Lc 15, 1-32
Parabole des temps actuels
Par le Père Pierre ABRY,
Jésus fait bon accueil aux pécheurs, de surcroît mange avec eux, et pour cause ! « Ce ne sont pas les bien-portants qui ont besoin de médecin, mais les malades. » Il est est venu appeler non « les justes, mais les pécheurs, à la conversion. » (Lc 5,32) Mais, ce qui fait « la joie du ciel » qui la fait « naître devant les anges de Dieu », afflige scribes et pharisiens, suscitant en eux le murmure !

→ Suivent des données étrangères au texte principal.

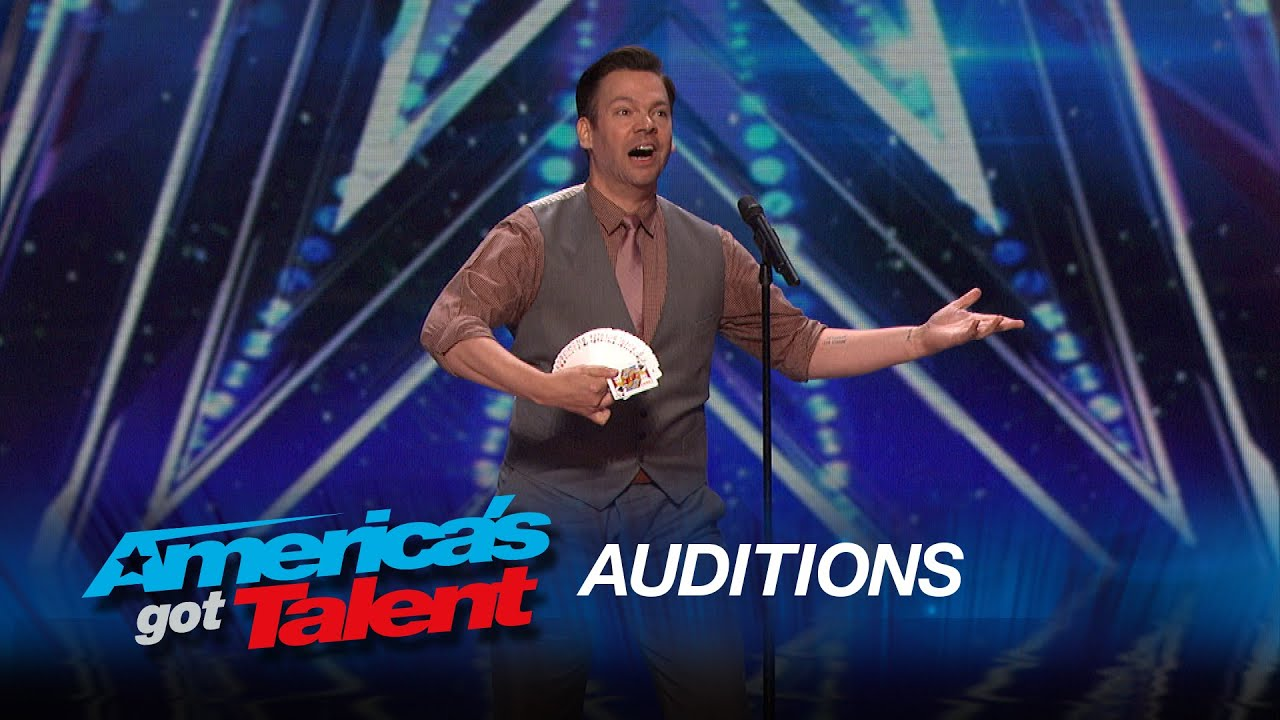 Derek Hughes: Comedic Magician Pulls a Card Out of His Butt - America's Got Talent 2015 thumbnail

Ainsi du fils aîné de la parabole. Convaincu d’être juste, il récrimine contre le père qui accueille le fils perdu de retour. Incapable de se réjouir, il n’entre pas même dans la joie du père ! Pour le rabat-joie, qu’importe une brebis perdue, sans doute par sa faute, quand il en reste 99 autres ? Ne faut-il pas se résigner à avoir perdu une drachme et garder d’autant plus scrupuleusement les neuf autres ? Mais qui oserait dire à une mère qui a perdu un enfant : « Consolez-vous, vous avez les autres ! » Qui conforterait l’amputé, le rassurant d’avoir toujours l’autre jambe ! Qui accrocherait au mur un puzzle auquel il manquerait une pièce centrale ! N’y verrait-on pas que la pièce manquante ! Pourtant, c’est parfois ce cynisme, résigné à un entre-soi confortable, exigeant toutes les attentions du pasteur, qui règne dans le troupeau des restants.

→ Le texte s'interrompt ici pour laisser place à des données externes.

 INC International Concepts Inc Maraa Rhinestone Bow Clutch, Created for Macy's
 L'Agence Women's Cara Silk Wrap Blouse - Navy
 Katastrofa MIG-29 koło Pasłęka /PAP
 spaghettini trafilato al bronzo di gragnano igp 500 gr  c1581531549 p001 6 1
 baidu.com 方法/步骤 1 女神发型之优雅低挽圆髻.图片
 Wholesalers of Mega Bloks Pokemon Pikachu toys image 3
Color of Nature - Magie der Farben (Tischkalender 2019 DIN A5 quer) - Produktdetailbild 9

La drachme, la brebis ou le fils perdus dépareillent l’ensemble et son harmonie. Parce que « le tout prime sur la partie », selon l’adage du pape François, le Seigneur se donne tout entier pour chercher la partie perdue. Car sans elle, le tout n’est pas tout, il est incomplétude. Dans le créé, l’homme seul s’est égaré, dépareillant l’ensemble de la création. Il est cette drachme perdue, à l’effigie du Créateur, à son image et ressemblance, enfouie dans la poussière du sol. Lui seul a librement quitté la maison commune.
Le Père ne saurait se résigner à cette perte qui dépareille le tout. En son Fils, il se fait Bon-Pasteur qui cherche la brebis perdue pour la prendre sur ses épaules. En Lui, il prend corps, à notre effigie, à notre ressemblance, se perd dans la poussière de notre terre, pour ramener la drachme perdue au trésor du Père. En Lui, il s’exile en notre terre lointaine de Dieu, pour ramener l’homme à la condition du Fils dans la maison commune.
Pour le Père, une brebis perdue devient la brebis perdue, objet de toute sa sollicitude. Unique et irremplaçable, sa présence est nécessaire au tout. Chacun est une personne unique et nécessaire à l’ensemble. Mon péché, mon égarement démantèle l’ensem-ble, l’harmonie de la communauté, l’Église. C’est de mon retour par la conversion que dépend l’achèvement de l’ensemble selon le dessein de communion du Père.